27 June 2006

RightStart Geometry

Yes, it happened. It was a rainy afternoon, and the kids were so bored that they pulled out school books to do school work. Kid1 really wanted to do spelling, but I was busy so she ended up doing math.

Lesson 28, Product of a Number and Two More

This is an incredibly sneaky lesson. It started out explaining that there's a relationship in multiplication between numbers like 2 times 4 and 3 times 3. This was followed by a brief discussion of "squares" and exponents.

Next, Kid1 started drawing rectangles ... first a rectangle that was 2 by 4. She then made this into a square by taking the 2 unit-squares off of one end, swinging them around the side, and adding another unit-square. Et voila, a square of 3 by 3. (Really, this is easy-peasy when you see the diagram in the book).

The worksheet involved drawing various rectangles, swinging the unit-squares around to almost-but-not-quite make a square, adding another unit-square to complete the square. Next, she wrote out the formulas for the various rectangles and squares (2x4=8, 3squared=9, 3squared-1=8). Then, a little nudge to go further ... without drawing rectangles or squares, try figuring out 6x8 and its "near square" (which is 7x7).

After a few of these problems, she was asked to put the concept she had discovered in her own words. This resulted in much moaning and gnashing of teeth. I suggested she tell me ("pretend I'm absolutely clueless -- how would you explain this to me?") then write out what she had said.

Next, more complex problems -- apply the concept to equations like 19x21, 49x51. This would've worked better if she were better at basic multiplication (sigh). She kept muddling up place value.

Then, a drum roll for the final problem: (n-1)x(n+1). More weeping and wailing. She was sure she couldn't do it. I read over what she had so far. She had been using the term "the middle number" to explain how to work the problems, so I suggested that a lazy person wouldn't want to write out or say "the middle number" each and every time they wanted to refer to the middle number ... maybe they would call it TMN. And, if that person doesn't feel like even writing out TMN they might choose to simply call it ... N. Or maybe it's too much trouble to even capitalize, so it just becomes (yes, you've got it) n.
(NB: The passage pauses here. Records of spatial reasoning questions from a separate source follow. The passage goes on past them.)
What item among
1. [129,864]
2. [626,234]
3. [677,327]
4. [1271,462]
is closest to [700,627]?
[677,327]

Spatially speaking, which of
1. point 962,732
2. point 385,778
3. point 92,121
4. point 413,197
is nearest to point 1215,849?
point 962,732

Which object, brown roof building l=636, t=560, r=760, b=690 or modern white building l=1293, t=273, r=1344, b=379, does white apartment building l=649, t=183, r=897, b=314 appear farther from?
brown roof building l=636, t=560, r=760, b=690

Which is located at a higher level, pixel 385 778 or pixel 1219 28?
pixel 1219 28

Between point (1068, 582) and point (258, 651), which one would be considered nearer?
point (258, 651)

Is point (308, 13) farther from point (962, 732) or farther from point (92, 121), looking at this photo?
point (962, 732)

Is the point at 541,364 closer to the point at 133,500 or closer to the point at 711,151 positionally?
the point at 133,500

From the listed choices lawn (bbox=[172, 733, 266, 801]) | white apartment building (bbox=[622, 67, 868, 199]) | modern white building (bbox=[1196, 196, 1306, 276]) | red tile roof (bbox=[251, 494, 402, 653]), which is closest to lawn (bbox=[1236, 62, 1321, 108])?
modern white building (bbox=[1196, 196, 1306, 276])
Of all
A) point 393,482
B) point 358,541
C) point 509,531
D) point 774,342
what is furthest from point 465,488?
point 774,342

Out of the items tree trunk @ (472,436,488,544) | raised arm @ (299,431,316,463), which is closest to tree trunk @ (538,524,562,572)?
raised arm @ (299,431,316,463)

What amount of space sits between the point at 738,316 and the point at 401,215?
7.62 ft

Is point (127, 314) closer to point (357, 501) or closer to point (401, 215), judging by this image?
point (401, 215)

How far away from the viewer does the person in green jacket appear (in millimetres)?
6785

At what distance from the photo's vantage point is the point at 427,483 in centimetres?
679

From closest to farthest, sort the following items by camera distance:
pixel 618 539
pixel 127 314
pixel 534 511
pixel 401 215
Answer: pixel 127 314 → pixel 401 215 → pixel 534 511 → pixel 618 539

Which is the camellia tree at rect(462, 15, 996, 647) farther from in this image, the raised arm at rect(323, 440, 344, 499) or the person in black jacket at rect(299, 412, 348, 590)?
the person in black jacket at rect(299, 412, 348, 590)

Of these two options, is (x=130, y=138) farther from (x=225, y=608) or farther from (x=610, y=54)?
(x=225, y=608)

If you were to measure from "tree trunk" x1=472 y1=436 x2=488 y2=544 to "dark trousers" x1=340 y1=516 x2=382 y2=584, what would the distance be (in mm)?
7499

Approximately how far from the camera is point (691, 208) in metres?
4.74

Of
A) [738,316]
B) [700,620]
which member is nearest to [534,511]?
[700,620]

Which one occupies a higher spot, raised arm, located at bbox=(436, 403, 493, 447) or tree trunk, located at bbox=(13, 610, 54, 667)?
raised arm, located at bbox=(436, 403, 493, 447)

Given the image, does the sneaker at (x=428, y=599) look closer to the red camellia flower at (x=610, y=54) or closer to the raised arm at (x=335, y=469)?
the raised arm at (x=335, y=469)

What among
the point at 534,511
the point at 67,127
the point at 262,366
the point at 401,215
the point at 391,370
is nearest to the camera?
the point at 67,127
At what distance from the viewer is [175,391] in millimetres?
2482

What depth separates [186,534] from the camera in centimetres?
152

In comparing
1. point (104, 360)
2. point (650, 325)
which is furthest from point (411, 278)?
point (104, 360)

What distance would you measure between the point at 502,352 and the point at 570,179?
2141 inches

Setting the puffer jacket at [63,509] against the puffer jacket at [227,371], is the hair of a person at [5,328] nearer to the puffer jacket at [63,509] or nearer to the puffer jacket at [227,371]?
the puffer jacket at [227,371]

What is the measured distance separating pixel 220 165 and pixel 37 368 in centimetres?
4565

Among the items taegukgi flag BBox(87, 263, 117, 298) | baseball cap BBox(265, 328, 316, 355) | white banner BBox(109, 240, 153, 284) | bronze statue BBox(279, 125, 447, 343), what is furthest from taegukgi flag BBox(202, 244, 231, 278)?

When Mr.V got home from work I announced the Kid1 had figured out (n+1)(n-1)=n squared - 1 (NB: obviously I need to figure out how to do exponents in this wordprocessing program before I write much more about this math program). Mr.V was blown away, totally excited. Of course, he was assuming that she had derived it algebraically. Upon finding that she hadn't, he insisted that we all spend the evening, yes, deriving (n+1)(n-1)=n squared -1.

Kid1 commented as she was brushing her teeth at bedtime that she doubted she would remember all that they went over. A lot of it was on the order of "what is chair times 1? Chair. What is cat times 1? Cat. Okay, so what is n times 1? N." And the more complex "chair times negative 1 is negative chair. Cat time negative 1 is negative cat. So what is n times negative 1?" And the slightly loopy "chair times chair is chair squared. Cat times cat is cat squared. My foot times my foot is what?" "Are we including your big toes in this? Because your big toes squared are sort of gross with that damaged toenail that's peeling off." It was sort of like being in an Italo Calvino short story, like something out of t zero .

At least, if you're slightly warped out on math it was.


JoVE said...

Hurray. So if we refuse to be driven nuts and the weather cooperates, eventually our kids will sit down and do complex math problems on their own for the pure joy of figuring them out (because the 'use' of that particular fact is probably not obvioius to her right now). I'm so glad. I suspected. Glad you held out. Congratulation.

Weaver Brewer & Fam said...

Two hoots for warped math! HOOT! HOOT!